◆ Exercise instructions ◆
Records follow. Print exactly the lines from the one that has "CARLO DE CARLI" through the one that has "Morphy Richards 179000", inclusive, and omit the pictures.

◆ Recorded information ◆
-.-.-
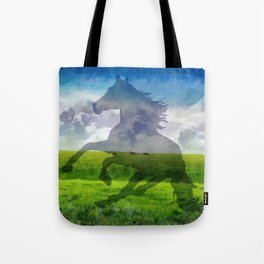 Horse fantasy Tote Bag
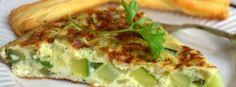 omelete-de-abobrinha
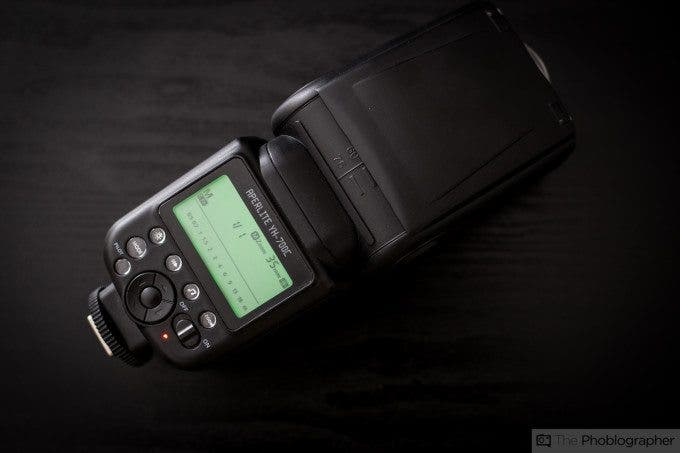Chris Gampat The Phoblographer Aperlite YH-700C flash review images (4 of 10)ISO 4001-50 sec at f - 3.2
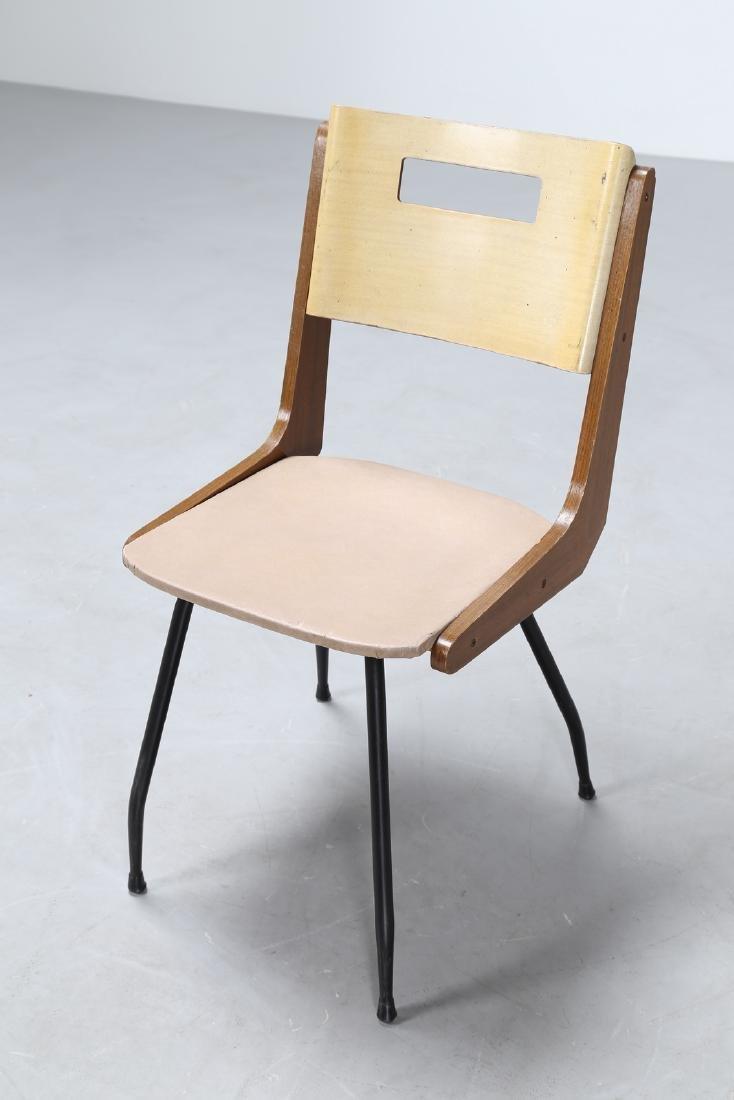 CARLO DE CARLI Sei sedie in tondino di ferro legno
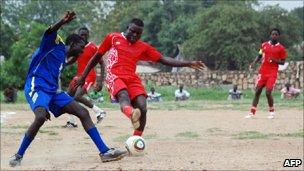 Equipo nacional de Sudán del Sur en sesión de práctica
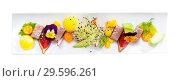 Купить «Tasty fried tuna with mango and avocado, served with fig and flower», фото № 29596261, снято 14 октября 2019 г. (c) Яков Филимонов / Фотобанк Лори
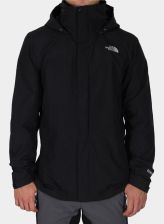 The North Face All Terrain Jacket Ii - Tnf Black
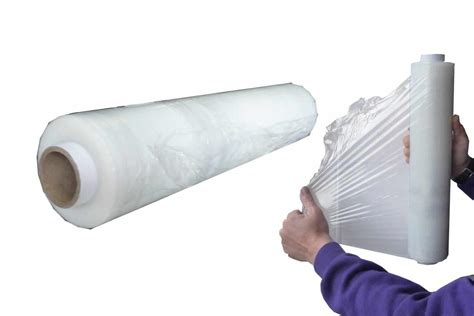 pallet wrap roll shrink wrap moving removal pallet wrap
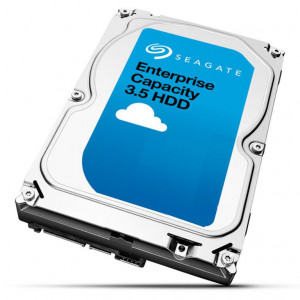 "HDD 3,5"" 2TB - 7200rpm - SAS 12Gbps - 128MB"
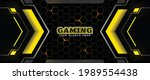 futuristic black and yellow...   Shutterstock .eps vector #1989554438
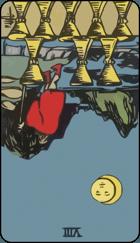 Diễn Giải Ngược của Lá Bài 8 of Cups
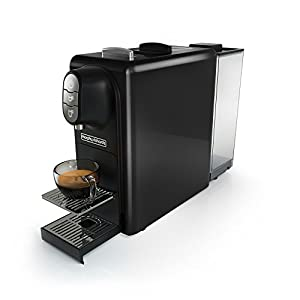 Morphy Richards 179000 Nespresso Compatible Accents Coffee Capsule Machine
-.-.-
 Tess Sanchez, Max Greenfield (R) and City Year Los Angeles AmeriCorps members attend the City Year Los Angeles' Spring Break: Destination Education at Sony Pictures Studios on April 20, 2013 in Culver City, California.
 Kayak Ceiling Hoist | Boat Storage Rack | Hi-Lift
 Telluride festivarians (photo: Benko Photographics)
-.-.-
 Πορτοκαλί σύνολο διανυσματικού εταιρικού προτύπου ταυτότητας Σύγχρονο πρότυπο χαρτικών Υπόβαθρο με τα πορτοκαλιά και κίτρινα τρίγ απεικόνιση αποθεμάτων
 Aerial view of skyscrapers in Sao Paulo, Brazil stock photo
-.-.-
◆ Output of the task ◆
 CARLO DE CARLI Sei sedie in tondino di ferro legno
 Equipo nacional de Sudán del Sur en sesión de práctica
 Купить «Tasty fried tuna with mango and avocado, served with fig and flower», фото № 29596261, снято 14 октября 2019 г. (c) Яков Филимонов / Фотобанк Лори
 The North Face All Terrain Jacket Ii - Tnf Black
 pallet wrap roll shrink wrap moving removal pallet wrap
 "HDD 3,5"" 2TB - 7200rpm - SAS 12Gbps - 128MB"
 futuristic black and yellow...   Shutterstock .eps vector #1989554438
 Diễn Giải Ngược của Lá Bài 8 of Cups
 Morphy Richards 179000 Nespresso Compatible Accents Coffee Capsule Machine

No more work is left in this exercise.